The EU AI Act has already become law, and its regulations are being implemented gradually. Miss one of them and your company would incur a penalty of up to $ 35 million or seven percent of the worldwide turnover, a stiff punishment indeed. These are the five milestones that you should pin on your roadmap today.
1. Act in Force 1 August 2024
The clock starts the day the regulation comes into force. Since that time, all AI products targeting users in the EU have been questioned. If you have not conducted a full gap analysis yet, meaning you have not compiled a list of models or data sources or assessed your level of risk, then do it this week. Such inventory becomes the foundation for any subsequent compliance work.
2. Unacceptable-risk Systems Ban – 2 February 2025
In six months’ time, the strictest ban under the Act takes effect. Social scoring, predictive policing, or un-targeted facial scraping systems should be closed down or re-designed. Audit your marketing, hiring and security pipelines now; no one at the regulators will countenance ignorance once the fines begin to be collected.

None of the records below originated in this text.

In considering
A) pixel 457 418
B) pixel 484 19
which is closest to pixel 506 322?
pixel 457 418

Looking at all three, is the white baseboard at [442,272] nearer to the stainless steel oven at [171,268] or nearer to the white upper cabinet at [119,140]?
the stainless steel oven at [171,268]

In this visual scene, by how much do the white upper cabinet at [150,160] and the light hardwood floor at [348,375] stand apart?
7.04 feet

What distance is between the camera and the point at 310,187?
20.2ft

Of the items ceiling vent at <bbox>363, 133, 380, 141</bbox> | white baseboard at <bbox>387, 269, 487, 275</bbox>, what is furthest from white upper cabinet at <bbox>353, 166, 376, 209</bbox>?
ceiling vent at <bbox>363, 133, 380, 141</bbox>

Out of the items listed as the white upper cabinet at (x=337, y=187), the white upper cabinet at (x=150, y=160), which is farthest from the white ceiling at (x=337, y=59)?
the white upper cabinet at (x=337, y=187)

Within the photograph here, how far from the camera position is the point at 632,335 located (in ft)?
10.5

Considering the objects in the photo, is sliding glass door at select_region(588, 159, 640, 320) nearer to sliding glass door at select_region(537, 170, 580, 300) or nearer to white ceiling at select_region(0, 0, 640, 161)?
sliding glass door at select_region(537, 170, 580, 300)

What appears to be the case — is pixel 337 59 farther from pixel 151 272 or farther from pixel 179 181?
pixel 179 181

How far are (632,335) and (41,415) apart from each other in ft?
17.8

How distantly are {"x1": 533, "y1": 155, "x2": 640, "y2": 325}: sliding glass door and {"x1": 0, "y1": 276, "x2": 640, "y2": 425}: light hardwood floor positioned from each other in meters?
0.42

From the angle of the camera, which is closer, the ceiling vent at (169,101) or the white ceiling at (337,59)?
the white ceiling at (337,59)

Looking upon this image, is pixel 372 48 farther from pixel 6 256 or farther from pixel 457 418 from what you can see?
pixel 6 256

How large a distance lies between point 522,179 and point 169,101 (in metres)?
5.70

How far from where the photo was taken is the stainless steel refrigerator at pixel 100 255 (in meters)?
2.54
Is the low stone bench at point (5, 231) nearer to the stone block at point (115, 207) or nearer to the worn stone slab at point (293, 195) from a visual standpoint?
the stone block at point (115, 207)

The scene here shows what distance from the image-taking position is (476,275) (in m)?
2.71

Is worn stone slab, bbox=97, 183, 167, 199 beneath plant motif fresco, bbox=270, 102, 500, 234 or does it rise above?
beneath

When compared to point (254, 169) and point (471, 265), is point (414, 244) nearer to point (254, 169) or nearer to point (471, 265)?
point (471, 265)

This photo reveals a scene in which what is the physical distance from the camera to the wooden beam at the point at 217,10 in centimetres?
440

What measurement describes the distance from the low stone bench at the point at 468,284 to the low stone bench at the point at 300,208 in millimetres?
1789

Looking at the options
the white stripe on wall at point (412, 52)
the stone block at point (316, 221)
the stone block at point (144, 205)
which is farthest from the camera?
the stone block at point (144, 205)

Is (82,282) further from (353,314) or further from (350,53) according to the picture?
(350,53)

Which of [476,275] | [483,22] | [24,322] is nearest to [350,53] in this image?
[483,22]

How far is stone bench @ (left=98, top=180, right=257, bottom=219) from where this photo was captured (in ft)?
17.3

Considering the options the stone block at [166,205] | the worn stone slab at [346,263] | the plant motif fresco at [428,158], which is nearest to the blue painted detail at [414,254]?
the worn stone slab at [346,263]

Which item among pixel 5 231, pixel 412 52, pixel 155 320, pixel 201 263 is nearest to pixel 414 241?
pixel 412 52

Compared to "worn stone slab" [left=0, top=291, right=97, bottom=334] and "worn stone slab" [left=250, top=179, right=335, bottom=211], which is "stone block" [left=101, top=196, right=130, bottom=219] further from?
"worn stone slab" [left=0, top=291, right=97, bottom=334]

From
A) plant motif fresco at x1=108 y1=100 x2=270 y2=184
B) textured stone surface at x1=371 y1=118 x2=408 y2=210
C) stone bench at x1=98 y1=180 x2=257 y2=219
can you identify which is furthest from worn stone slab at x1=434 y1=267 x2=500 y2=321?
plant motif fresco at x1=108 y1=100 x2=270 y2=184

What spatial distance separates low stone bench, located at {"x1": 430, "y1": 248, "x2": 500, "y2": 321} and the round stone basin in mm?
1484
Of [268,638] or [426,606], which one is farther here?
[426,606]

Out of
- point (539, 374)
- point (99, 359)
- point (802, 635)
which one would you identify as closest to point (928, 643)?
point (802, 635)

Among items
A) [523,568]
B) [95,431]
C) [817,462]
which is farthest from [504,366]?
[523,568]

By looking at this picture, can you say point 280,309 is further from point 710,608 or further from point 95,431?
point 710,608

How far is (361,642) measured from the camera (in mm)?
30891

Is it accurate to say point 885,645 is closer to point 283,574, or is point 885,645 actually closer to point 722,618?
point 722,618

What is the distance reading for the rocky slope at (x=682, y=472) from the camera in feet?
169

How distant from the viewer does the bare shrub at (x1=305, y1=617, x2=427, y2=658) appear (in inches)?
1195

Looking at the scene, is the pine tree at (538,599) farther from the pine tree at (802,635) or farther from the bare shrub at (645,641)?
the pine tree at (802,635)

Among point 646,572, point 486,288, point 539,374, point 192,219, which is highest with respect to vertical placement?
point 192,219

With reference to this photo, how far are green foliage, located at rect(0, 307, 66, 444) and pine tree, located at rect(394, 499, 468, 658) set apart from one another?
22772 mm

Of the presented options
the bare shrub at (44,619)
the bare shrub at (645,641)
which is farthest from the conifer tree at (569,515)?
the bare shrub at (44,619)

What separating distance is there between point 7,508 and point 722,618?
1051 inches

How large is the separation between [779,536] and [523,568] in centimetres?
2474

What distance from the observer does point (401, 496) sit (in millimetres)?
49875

3. Practices Codes Payable- 02 May 2025
Voluntary codes of practice are to be published by the providers of general-purpose AI (GPAI) and their largest customers nine months after they come into force. A startup that merely calls an external API and a small one at that, will be questioned by investors about its place. Write a two-page note about data governance, red-team testing, and incident response so that you will be able to share it on demand.
4. Internal Audit & Budget Lock 30 June 2025
This time is not mentioned in the legal document; consider it an internal solid deadline. Your compliance budget, vendor contract, and board-level risk report should be in place by the end of June. Waiting to holiday to recruit auditors or book additional GPU may put you in scramble mode when you can no longer get the specialists you need.
5. GPAI Transparency requirements – 2 August 2025
The transparency requirements were made mandatory one year after the Act was enforced. When creating a large model or fine-tuning one, you must publish model cards that detail the training data, capabilities, limitations, and a record of any serious incidents. Startups that are not doing coupling within their organization only need to ensure that their providers are providing compliant documentation. Write skeleton model cards now that you are ready when your next release goes out.
To the bottom line: EU AI Act is not a future concern, but a chronometer. Meet these five dates and move compliance to a more strategic advantage with customers, investors and regulators alike.